If you take nothing else away from this post, let it be this: Functions should be short, or at least not overly long, and variables should be wide enough in scope to get the job done, but otherwise as narrowly scoped as is conveniently possible.
This article was something of a work-in-progress. It's something I had been picking up and putting down for months. I felt that it needed to be written, but for whatever reason I hadn't made it all the way through with writing it. So, here it is as a sort of part one state. Unfortunately, I don't get to the in-depth part on functions. I only cover scope here. Due to the length of this article, and time, I'm going to put that into a second article that will be titled similarly to this one. When I do get to the article on functions, the focus will mainly be on dividing the purpose of code up into logically related pieces of functionality in order to facilitate breaking them into functions and hiding unrelated pieces of functionality from each other, in order to maximize reusability and enhance maintainability, but for now, on to the basics of scope...
Scope in Python
This article discusses practical scoping of variables and functions in Python, but it applies to other procedural languages, as well. There's nothing groundbreaking here, but I still encounter experienced developers that just don't seem to have put thought into this and their code would benefit from this.
The target audience is anyone that has ever written Python and plans to continue doing so. This is essentially a continuation of my Yet Another Python Tutorial series, but isn't labeled as such because it's more of a discussion of definitions and practice.
Definition
To paraphrase Wikipedia, scope is the region in a program where a given name can be used to reference something.
Most think of only variables as having scope, but anything that is called by a name generally has scope. The thing being named could be a variable, function, class, module, etc.
Ideally, scopable elements should be scoped to the tightest degree possible while still affording convenient access and without requiring redundant effort (such as multiply redefining or excessive work in re-fetching or re-calculating.
Variables
The scope of a variable is from the line that defines that variable to the end of the function in which that variable appears.
Variables can also be descoped as a result of using the del
keyword. In which case, the variable's scope would be from the line that defines the variable to the line that deletes it.
Conditional logic can cloud the beginning of a variable's scope because it may not actually get defined if the condition is false.
For example:
if condition:
variable = value
print(variable)
Here, variable is only defined when condition
is True
. When condition
is False
, the call to print
will raise an exception, specifically: UnboundLocalError: local variable 'variable' referenced before assignment
.

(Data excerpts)
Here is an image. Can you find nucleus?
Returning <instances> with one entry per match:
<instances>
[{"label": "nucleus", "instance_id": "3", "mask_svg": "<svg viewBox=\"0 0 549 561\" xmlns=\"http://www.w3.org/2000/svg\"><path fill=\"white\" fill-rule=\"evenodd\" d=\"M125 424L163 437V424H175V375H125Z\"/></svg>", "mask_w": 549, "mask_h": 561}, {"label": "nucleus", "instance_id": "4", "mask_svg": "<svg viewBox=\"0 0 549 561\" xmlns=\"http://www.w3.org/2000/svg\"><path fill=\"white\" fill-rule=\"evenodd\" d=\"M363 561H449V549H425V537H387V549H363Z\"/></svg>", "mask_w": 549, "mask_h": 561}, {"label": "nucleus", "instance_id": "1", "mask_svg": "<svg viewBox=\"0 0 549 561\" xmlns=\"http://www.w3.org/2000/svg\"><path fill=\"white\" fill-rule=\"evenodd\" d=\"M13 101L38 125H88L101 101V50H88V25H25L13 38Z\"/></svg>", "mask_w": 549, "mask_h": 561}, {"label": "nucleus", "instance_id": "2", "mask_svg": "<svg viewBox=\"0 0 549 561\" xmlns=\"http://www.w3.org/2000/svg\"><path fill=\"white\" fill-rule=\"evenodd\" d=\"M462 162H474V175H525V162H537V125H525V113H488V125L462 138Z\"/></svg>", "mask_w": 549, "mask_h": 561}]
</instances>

WHAT YOU WILL DO>
1 - Edit the Python scope article from "The target audience" to "re-fetching or re-calculating.", putting "Ruby" in place of "Python".
2 - Render all lines of the vector outline dataset entries as a Markdown table with the columns Row and Line, numbering each row and omitting blank lines.

ANSWERS FOR THIS EXERCISE>
1 -
The target audience is anyone that has ever written Ruby and plans to continue doing so. This is essentially a continuation of my Yet Another Ruby Tutorial series, but isn't labeled as such because it's more of a discussion of definitions and practice.
Definition
To paraphrase Wikipedia, scope is the region in a program where a given name can be used to reference something.
Most think of only variables as having scope, but anything that is called by a name generally has scope. The thing being named could be a variable, function, class, module, etc.
Ideally, scopable elements should be scoped to the tightest degree possible while still affording convenient access and without requiring redundant effort (such as multiply redefining or excessive work in re-fetching or re-calculating.

2 -
| Row | Line |
|---|---|
| 1 | Here is an image. Can you find nucleus? |
| 2 | Returning <instances> with one entry per match: |
| 3 | <instances> |
| 4 | [{"label": "nucleus", "instance_id": "3", "mask_svg": "<svg viewBox=\"0 0 549 561\" xmlns=\"http://www.w3.org/2000/svg\"><path fill=\"white\" fill-rule=\"evenodd\" d=\"M125 424L163 437V424H175V375H125Z\"/></svg>", "mask_w": 549, "mask_h": 561}, {"label": "nucleus", "instance_id": "4", "mask_svg": "<svg viewBox=\"0 0 549 561\" xmlns=\"http://www.w3.org/2000/svg\"><path fill=\"white\" fill-rule=\"evenodd\" d=\"M363 561H449V549H425V537H387V549H363Z\"/></svg>", "mask_w": 549, "mask_h": 561}, {"label": "nucleus", "instance_id": "1", "mask_svg": "<svg viewBox=\"0 0 549 561\" xmlns=\"http://www.w3.org/2000/svg\"><path fill=\"white\" fill-rule=\"evenodd\" d=\"M13 101L38 125H88L101 101V50H88V25H25L13 38Z\"/></svg>", "mask_w": 549, "mask_h": 561}, {"label": "nucleus", "instance_id": "2", "mask_svg": "<svg viewBox=\"0 0 549 561\" xmlns=\"http://www.w3.org/2000/svg\"><path fill=\"white\" fill-rule=\"evenodd\" d=\"M462 162H474V175H525V162H537V125H525V113H488V125L462 138Z\"/></svg>", "mask_w": 549, "mask_h": 561}] |
| 5 | </instances> |